Our CEO’s epic March Madness bracket aside, this month, quarter, and year all got off to a rough start. As necessity is the mother of invention, MLPs are starting to get creative with their debt financing and IPO structures.
Kinder Morgan (KMI) issued seven- and 12-year Eurobonds totaling EUR 1.25 billion (USD 1.35 billion) in March. With the European Central Bank’s quantitative easing program, a strong dollar doesn’t hurt when it’s time to pay interest and principal. Yields are also lower in Europe than in the US. Energy Transfer Partners (ETP) also issued debt in March, raising $2.5 billion, including $1 billion of 10-year, 4.05% notes. Despite having the same BBB- credit rating as the KMI 12-year Eurobonds and a shorter maturity by two years, the yield on the ETP 10-year debt is 180 bps higher. ONEOK Partners (OKS), another investment grade MLP that tapped the debt capital markets in March, saw its 10-year notes yield 265 bps higher than KMI’s 12-year Eurobonds, again, despite an earlier maturity and a better credit rating (BBB).
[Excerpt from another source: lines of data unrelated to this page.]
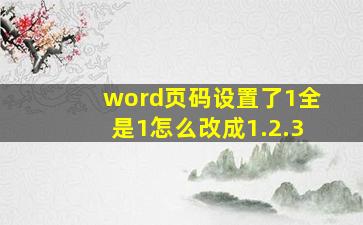 word页码设置了1全是1怎么改成1.2.3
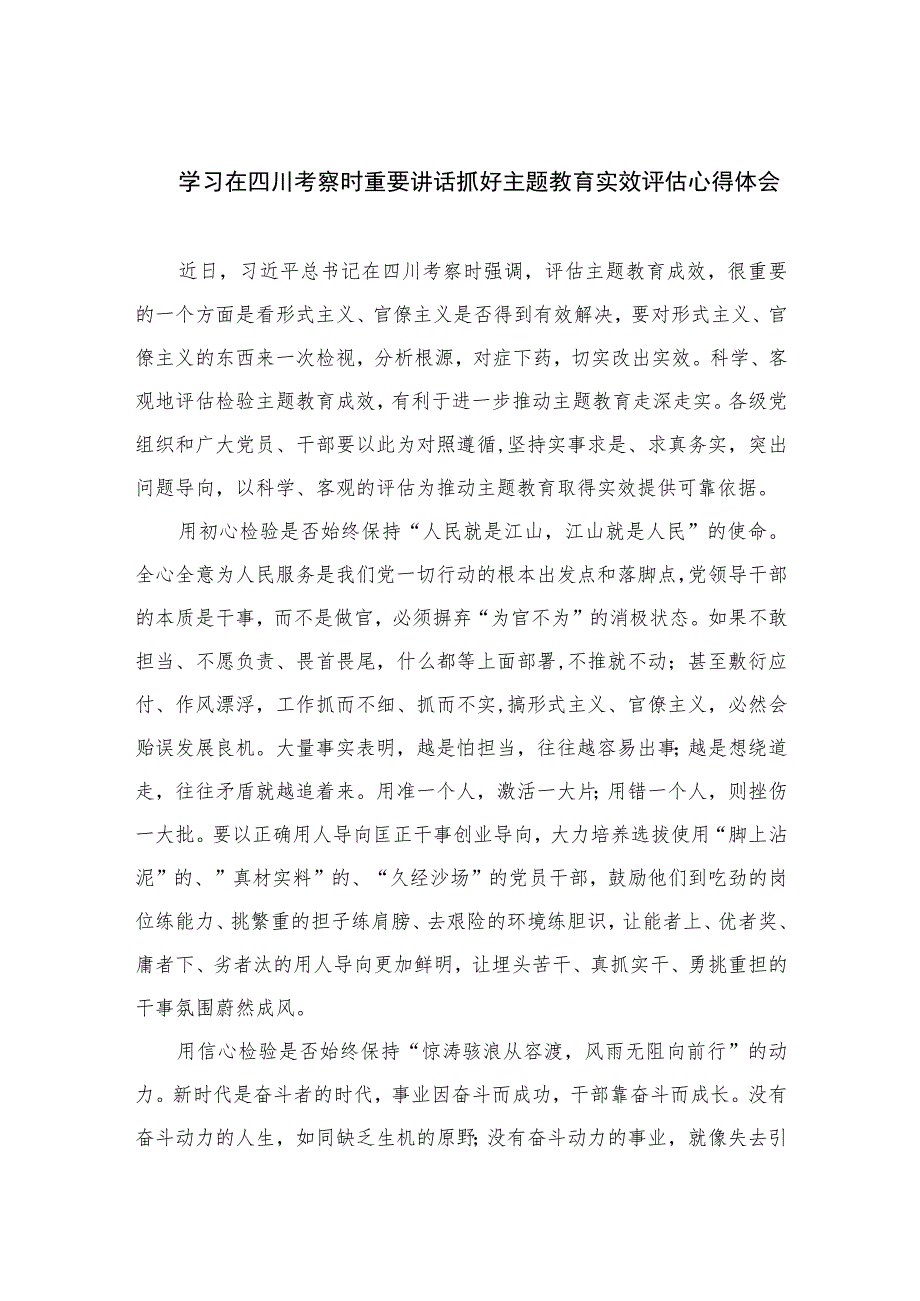 学习在四川考察时重要讲话抓好主题教育实效评估心得体会

近日，习近平总书记在四川考察时强调，评估主题教育成效，很重要的一个方面是看形式主义、官僚主义是否得到有效解决，要对形式主义、官僚主义的东西来一次检视，分析根源，对症下药，切实改出实效。科学、客观地评估检验主题教育成效，有利于进一步推动主题教育走深走实。各级党组织和广大党员、干部要以此为对照遵循,坚持实事求是、求真务实，突出问题导向，以科学、客观的评估为推动主题教育取得实效提供可靠依据。

用初心检验是否始终保持“人民就是江山，江山就是人民”的使命。全心全意为人民服务是我们党一切行动的根本出发点和落脚点,党领导干部的本质是干事，而不是做官，必须摒弃“为官不为”的消极状态。如果不敢担当、不愿负责、畏首畏尾，什么都等上面部署,不推就不动；甚至敷衍应付、作风漂浮，工作抓而不细、抓而不实,搞形式主义、官僚主义，必然会贻误发展良机。大量事实表明，越是怕担当，往往越容易出事；越是想绕道走，往往矛盾就越追着来。用准一个人，激活一大片；用错一个人，则挫伤一大批。要以正确用人导向匡正干事创业导向，大力培养选拔使用“脚上沾泥”的、”真材实料”的、“久经沙场”的党员干部，鼓励他们到吃劲的岗位练能力、挑繁重的担子练肩膀、去艰险的环境练胆识，让能者上、优者奖、庸者下、劣者汰的用人导向更加鲜明，让埋头苦干、真抓实干、勇挑重担的干事氛围蔚然成风。

用信心检验是否始终保持“惊涛骇浪从容渡，风雨无阻向前行”的动力。新时代是奋斗者的时代，事业因奋斗而成功，干部靠奋斗而成长。没有奋斗动力的人生，如同缺乏生机的原野；没有奋斗动力的事业，就像失去引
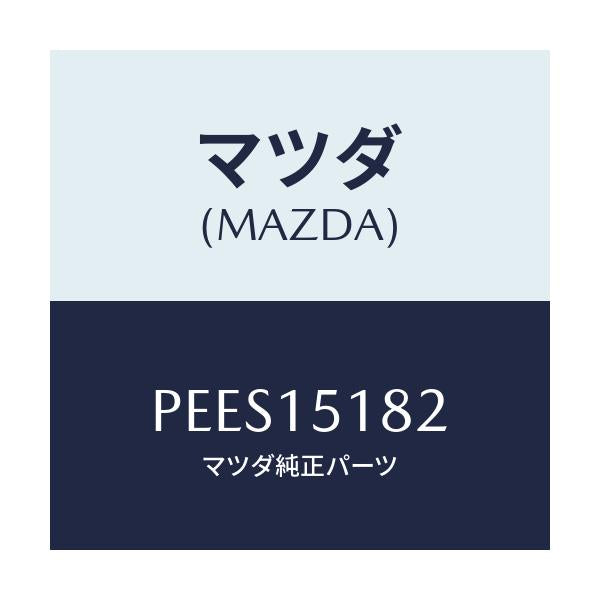 マツダ
(MAZDA)

PEES15182
マツダ純正パーツ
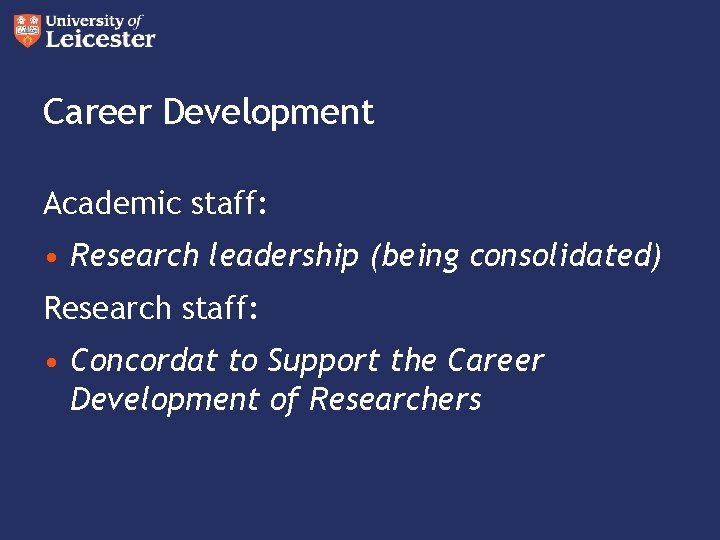 University of Leicester

Career Development

Academic staff:

• Research leadership (being consolidated)

Research staff:

• Concordat to Support the Career Development of Researchers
The forward year curve implies that we all think US interest rates are going to rise. Being the conservative guys and gals they are, MLP management teams are also preparing for this. During the first quarter, MLPs raised $17 billion of debt, compared to nearly $40 billion raised throughout all of 2014. Since most MLPs use fixed-rate debt, they are locking in these low rates for the coming years and decades. It may temporarily increase leverage, but as long as they stay within their covenants, this pre-capital raise will result in lower interest payments, which means better returns on projects and higher coverage ratios.
For example, in early March, Williams Partners (WPZ) completed an offering for $3 billion of senior notes, including $750 million of 4% notes due in 2025. Two weeks later, WPZ redeemed $750 million in 5.875% notes due in 2021. So the company effectively extended the term of that debt by four years and shaved 187.5 bps off the interest rate, which over six years equals more than $84 million in interest payments.
Debt isn’t the only place that we’re seeing creativity abound in the MLP space. Competing solar panel manufacturers First Solar (FSLR) and SunPower (SPWR) filed a registration statement in March for a YieldCo called 8point3 Energy Partners, which will own and operate solar energy generation projects. In case you were curious about the significance of the name, it takes 8.3 minutes for light from the sun to reach Earth. While this isn’t the first time we’ve seen a renewable generation YieldCo (five IPOs in the last two years, including one, NextEra Energy Partners (NEP), also structured as an MLP), it is the first time we’ve seen one formed via JV. And I do appreciate a creative, astronomy-based name.
When I was a girl growing up in Pennsylvania, every year in school at the beginning of March, we would make a construction paper, cotton ball, and yarn creation based on the saying “March comes in like a lion and goes out like a lamb.” Since leaving my small town, I’ve learned that this isn’t common wisdom. Investors were hoping in the first weeks of March as MLPs continued to slide that this idiom would prove true, but MLPs still finished the month down 4.2%. Still, the broader lesson of those childhood art projects is that seasons are cyclical, and though it feels like it has been cold forever and there will always be gray skies, that actually isn’t true. We’re in this for the long haul.